Hey Ilya: Is it possibly in the works to merge QUIC's UDP and magical error correction into whatever SPDY doesn't have that QUIC could complement it with, maybe eventually abandoning QUIC and just going full-force on a further-supercharged SPDY?

Thanks for lowering my bounce by the way..

Short answer, yes. Longer answer, there are two ways QUIC can succeed:

a) QUIC makes headway on its own, delivers significant perf win, moves to IETF and becomes a standalone protocol in the long run. b) TCP and TLS leverage techniques & lessons learned from QUIC.

Either way, the users will win. It's too early to tell which of these paths it'll take.. But I do know that both TLS and TCP groups are paying close attention to QUIC and there are already discussions on how to improve performance based on some of the ideas being prototyped in QUIC.

Isn't SPDY encrypted by default? Why would you assume it should outperform the unencrypted HTTP? Is it because Google made that claim, or why?

Either way, security at the application level on the Internet seems quite broken. We need easy to implement strong security at the Transport and IP levels. Google (or IETF, rather) should be experimenting with a CurveCP-like protocols to encrypt all the packets on the Internet to replace TCP. That's what I'd really like to see.
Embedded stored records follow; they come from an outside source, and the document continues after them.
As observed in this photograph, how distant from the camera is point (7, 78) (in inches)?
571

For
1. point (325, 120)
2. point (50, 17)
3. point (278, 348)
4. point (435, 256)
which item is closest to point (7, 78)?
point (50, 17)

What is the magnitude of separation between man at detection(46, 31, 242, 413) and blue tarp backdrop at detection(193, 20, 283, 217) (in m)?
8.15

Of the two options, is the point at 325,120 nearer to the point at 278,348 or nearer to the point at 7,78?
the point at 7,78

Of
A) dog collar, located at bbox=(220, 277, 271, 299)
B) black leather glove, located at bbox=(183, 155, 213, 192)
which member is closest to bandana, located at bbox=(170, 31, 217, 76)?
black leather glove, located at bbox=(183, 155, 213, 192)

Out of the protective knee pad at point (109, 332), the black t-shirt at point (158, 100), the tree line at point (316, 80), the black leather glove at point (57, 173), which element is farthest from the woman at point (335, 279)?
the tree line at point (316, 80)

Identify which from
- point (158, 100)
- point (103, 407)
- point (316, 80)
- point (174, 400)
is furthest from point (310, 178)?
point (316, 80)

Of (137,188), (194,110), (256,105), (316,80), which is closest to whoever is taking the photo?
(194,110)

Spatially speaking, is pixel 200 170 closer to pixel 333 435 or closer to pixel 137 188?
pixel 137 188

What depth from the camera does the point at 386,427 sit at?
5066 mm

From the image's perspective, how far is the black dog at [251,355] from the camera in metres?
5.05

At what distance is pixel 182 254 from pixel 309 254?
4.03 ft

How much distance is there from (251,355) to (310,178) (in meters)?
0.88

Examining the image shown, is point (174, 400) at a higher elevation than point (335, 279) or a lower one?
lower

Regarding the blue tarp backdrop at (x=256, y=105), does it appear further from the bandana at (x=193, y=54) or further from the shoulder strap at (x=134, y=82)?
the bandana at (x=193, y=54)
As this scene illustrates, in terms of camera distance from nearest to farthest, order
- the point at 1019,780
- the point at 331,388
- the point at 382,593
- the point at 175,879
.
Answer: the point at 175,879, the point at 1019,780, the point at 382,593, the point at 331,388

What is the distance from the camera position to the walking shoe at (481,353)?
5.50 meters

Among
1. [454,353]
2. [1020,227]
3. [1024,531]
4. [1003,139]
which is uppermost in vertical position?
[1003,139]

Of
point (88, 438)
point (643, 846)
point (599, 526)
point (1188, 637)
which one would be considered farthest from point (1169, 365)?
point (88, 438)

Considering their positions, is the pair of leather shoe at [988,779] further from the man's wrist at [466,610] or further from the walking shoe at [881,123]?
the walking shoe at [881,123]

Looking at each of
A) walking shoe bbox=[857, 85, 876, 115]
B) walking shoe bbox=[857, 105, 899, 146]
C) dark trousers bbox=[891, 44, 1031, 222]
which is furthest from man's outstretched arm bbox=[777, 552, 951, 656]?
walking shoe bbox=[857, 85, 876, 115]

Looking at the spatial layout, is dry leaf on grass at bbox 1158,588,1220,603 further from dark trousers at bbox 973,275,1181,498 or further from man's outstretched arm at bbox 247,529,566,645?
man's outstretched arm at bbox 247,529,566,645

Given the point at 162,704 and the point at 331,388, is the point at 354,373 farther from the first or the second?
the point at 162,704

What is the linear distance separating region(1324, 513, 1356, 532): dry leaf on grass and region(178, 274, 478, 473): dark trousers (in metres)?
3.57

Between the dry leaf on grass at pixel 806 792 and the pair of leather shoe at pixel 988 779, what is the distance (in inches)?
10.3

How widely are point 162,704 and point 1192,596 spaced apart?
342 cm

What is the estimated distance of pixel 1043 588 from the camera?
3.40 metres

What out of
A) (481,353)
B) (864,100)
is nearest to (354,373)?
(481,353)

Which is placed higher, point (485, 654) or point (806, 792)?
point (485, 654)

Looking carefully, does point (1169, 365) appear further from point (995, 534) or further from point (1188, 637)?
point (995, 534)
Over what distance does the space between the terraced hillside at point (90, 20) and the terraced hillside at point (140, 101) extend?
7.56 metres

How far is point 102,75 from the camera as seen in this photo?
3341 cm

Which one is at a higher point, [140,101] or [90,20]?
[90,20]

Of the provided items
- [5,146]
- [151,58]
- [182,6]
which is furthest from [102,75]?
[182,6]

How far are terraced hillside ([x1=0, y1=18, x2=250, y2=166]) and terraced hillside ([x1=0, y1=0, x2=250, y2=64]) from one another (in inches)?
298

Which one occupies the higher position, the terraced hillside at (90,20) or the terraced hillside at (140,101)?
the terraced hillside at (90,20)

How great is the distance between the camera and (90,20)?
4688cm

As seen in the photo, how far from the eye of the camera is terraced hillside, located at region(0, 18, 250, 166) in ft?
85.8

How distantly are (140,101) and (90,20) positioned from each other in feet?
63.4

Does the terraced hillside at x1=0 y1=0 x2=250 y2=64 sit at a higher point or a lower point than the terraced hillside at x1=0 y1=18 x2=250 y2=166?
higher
The problem is plenty of boxes (esp. consumer-grade NAT stuff!) drops any IP packet that is not TCP or UDP, hence introducing anything at that layer is as hard as introducing IPv6 (i.e., it might happen, eventually, maybe). This is why Google's QUIC is layered on top of UDP — as UDP is a thin enough layer (on top of IP) it doesn't add too much bloat.
Anyone else find it strange that they tested 3G (UMTS) instead of LTE?
Not really. If you venture outside major cities, you'll find that a lot of the US runs on 3G at best.
I'm in an American city with a population equivalent to Reykjavik. I spend about 80% of my time on 2G and the remainder on 3G. The number of times I've seen LTE I can count on my fingers.
That'd be ~120,000 (according to Wikipedia). In case anyone else didn't know that off the top of their head.

A better analogy for Americans would be Springfield. You can almost just pick one: IL, MA, MO (OH is a bit too small).

Twitter seems to have an opposite opinion: https://blog.twitter.com/2013/cocoaspdy-spdy-for-ios-os-x

> However, we have measured as much as a 30% decrease in latency in the wild for API requests carried over SPDY relative to those carried over HTTP.

> In particular, we’ve observed SPDY helping more as a user’s network conditions get worse.

I did the original study at Google on SPDY over mobile networks, which was a small-scale lab study. Since then, we have collected data from millions of Chrome Mobile users which shows that SPDY does tend to outperform HTTP on cellular, but of course there are many factors involved - the content of the site, the network conditions, etc. I haven't had a chance to get this data into a form that can be shared, which I really need to do. Still, the authors of this CoNext paper did a really nice study. I hope we have more to share on this in the future.